In the purest sense of the word, horsemanship (having any kind of relationship with a human) isn’t at all natural for the horse. We really need to recognize that the only way to be 100% natural with a horse is to turn him loose.

I started off in my horsemanship (at 47 years of age) by following the training techniques taught by an expert who described their training as “natural horsemanship”. The concept is to work with a horse as much as possible in a way they can best understand. This requires that we understand horses and what motivates them. We are trying to speak their language. I am all in on that philosophy. And, I had great success early on with my horses. In fact, others that I went trail riding with started asking me for help with their horses (that’s another story).

Unnatural Horsemanship

When it comes to horses, we have to make a choice. If we really want to be 100% natural with horses we cannot own any. We leave them alone in the wild. On the other hand, if we want to have horses we must admit that there are things we are going to do that are not natural for them. Yes, we should be as natural as possible, meaning that we learn about and utilize the methods that come most naturally and easily to a horse. But we should not be so focused on doing things “naturally” that we exclude doing what is necessary for the benefit of both human and horse even if it is not totally “natural” for the horse.

Natural Horsemanship

I find the term “natural horsemanship” to be a pretty good term in that it communicates we should be as “natural” with a horse as possible. So, I will continue to use it with the caveats mentioned above. 

What about all the horsemanship methods out there that are called “Natural”?

People who claim to use natural horsemanship methods generally fall into one of the following categories:

True natural horsemanship

These are people who truly understand the nature of horses. In everything they do, they try to incorporate this understanding. There are many varieties of training methods that are used, but they are all based on the same fundamentals.

Missed the boat

These are people who believe that what they’re doing is “natural”. However, in reality they don’t really understand true natural horsemanship. What they’re doing is natural for them, but not for their horse.

Jumping on the bandwagon

In every field you will find people who will adopt buzzwords if it will help them to accomplish their goals. Horsemanship is no exception. The methods that some are calling “natural” are only bad methods with a good name. And, they’re using that name in order to advance their own agenda.

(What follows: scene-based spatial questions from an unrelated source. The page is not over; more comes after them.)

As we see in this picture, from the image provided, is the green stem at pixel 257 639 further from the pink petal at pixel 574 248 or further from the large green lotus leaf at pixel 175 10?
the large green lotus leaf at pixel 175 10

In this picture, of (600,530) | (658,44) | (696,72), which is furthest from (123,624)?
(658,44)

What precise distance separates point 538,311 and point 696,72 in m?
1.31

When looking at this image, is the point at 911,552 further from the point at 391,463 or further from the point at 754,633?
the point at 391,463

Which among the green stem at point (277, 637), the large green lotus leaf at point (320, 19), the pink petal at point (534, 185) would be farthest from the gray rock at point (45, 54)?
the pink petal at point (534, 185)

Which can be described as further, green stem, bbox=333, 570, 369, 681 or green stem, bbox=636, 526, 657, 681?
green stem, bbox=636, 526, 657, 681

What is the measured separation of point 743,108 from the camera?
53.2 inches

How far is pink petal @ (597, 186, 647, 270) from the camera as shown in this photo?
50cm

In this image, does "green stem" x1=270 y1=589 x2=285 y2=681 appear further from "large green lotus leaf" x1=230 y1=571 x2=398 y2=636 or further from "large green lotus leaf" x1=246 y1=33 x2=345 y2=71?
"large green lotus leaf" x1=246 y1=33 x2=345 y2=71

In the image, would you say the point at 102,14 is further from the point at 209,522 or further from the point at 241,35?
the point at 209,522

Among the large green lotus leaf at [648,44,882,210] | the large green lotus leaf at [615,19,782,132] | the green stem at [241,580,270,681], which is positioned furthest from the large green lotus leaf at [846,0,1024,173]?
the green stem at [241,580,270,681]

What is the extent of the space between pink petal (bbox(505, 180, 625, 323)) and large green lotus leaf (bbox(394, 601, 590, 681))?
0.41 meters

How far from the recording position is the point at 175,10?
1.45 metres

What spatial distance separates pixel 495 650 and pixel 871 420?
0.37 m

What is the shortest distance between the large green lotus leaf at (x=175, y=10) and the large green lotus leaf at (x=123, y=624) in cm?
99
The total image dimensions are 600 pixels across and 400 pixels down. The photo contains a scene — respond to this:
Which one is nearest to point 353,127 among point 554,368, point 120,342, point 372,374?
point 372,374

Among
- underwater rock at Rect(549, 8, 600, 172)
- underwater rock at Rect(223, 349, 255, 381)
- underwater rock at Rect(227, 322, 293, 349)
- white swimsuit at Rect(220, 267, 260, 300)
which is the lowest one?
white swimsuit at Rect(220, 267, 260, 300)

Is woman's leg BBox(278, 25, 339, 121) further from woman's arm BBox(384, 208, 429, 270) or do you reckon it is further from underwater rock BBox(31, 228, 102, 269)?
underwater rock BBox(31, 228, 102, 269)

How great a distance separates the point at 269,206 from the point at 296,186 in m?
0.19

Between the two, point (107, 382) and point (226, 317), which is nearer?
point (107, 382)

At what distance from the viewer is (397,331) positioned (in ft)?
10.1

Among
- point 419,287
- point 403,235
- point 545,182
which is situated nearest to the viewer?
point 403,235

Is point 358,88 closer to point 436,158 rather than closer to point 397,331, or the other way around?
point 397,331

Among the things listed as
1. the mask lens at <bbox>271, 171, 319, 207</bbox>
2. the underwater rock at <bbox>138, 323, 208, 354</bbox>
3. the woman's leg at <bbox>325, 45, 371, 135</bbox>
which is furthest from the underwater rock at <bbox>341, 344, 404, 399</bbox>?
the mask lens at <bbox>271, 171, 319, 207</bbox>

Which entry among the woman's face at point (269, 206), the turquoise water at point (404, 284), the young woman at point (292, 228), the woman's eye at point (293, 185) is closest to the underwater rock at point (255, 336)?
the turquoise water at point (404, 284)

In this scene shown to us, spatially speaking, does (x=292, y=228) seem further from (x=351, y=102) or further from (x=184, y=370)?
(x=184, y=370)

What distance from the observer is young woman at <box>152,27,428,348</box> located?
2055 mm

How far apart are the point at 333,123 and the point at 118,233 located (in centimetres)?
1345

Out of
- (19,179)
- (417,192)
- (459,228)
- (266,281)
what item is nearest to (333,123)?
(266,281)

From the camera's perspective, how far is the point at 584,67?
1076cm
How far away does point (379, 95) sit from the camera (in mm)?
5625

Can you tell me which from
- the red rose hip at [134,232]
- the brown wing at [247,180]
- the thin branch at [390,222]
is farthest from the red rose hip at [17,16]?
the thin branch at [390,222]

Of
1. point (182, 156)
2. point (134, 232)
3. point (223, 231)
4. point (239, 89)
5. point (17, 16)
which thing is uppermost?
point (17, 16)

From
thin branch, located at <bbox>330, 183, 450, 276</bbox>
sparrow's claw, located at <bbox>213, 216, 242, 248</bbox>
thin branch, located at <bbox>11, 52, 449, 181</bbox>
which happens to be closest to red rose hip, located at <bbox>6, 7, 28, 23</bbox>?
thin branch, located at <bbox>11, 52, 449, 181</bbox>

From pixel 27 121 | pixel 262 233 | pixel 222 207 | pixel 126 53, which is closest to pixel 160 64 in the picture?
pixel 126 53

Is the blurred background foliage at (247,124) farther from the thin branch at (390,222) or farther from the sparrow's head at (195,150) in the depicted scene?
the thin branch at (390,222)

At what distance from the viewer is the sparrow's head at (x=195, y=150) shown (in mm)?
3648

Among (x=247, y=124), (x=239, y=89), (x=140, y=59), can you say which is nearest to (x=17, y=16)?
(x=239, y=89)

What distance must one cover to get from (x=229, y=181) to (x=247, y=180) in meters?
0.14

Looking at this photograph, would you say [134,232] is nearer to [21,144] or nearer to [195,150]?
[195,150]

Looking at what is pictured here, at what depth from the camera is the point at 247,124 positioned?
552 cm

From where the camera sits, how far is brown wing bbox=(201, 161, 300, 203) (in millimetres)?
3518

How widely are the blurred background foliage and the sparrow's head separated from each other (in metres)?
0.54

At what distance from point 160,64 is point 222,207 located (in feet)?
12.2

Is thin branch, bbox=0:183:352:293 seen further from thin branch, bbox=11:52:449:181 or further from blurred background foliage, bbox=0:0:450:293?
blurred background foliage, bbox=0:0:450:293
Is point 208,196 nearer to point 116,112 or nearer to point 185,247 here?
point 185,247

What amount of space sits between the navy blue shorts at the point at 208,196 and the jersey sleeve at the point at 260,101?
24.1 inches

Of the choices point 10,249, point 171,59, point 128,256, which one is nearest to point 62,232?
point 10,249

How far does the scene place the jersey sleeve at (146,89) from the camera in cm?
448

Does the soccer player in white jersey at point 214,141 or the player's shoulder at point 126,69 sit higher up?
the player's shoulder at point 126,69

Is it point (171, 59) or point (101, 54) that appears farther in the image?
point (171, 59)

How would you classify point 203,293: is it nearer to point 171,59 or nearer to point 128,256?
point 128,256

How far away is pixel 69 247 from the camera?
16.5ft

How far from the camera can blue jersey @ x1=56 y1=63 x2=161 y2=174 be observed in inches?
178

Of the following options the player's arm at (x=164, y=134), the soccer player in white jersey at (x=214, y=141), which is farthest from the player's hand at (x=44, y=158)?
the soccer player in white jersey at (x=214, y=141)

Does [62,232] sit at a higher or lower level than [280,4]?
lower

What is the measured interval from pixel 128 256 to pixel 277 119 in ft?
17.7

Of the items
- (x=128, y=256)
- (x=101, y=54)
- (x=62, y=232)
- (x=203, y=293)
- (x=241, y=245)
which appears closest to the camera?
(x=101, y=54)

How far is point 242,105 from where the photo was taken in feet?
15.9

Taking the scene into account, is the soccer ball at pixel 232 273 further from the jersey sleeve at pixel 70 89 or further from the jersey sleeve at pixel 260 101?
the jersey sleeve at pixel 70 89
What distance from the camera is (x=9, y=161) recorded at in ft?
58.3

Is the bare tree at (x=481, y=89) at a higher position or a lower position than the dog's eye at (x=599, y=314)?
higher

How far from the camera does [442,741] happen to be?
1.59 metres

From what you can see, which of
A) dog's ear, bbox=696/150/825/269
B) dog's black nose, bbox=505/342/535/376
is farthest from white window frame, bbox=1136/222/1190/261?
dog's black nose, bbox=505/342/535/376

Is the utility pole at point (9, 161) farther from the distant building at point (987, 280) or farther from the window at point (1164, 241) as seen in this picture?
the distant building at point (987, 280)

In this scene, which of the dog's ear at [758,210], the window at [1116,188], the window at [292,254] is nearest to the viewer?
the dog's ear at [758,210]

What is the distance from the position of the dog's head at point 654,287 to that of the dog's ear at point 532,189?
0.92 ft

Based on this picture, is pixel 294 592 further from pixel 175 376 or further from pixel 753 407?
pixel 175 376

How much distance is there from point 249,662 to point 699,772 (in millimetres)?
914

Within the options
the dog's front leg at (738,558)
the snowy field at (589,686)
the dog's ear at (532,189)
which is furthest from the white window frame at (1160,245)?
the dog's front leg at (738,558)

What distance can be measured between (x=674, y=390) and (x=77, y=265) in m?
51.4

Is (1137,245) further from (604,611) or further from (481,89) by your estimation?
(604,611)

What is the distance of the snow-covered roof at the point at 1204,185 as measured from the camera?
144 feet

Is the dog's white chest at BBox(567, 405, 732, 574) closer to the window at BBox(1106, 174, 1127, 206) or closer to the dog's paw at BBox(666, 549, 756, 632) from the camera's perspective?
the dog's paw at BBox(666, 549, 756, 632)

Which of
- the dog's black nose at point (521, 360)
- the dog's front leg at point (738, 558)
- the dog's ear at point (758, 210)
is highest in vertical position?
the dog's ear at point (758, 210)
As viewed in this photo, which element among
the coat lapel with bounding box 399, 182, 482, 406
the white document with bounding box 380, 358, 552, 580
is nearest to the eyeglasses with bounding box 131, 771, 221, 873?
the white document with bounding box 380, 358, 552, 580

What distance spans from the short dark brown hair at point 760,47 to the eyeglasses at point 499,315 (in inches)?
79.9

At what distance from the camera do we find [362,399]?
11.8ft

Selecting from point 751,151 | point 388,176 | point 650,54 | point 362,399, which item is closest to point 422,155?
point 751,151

What about horsemanship methods that aren’t called “Natural”?

There are also excellent trainers whose methods are truly built on natural horsemanship fundamentals. However, they don’t describe their methods as “natural”. You shouldn’t overlook a trainer simply because he doesn’t use all the right buzzwords.


There is so much to learn about the human-horse relationship that even a lifetime will not be enough. For people who are new to horsemanship, it can all be very confusing and frustrating. The only way to learn is to jump in, learn from our mistakes and keep going. Don’t assume any given expert should be listened to without challenge. No one knows everything. Everyone is always learning and changing (even the experts). 

And, as much as you can, “keep it natural”, be a life-long learner and have fun!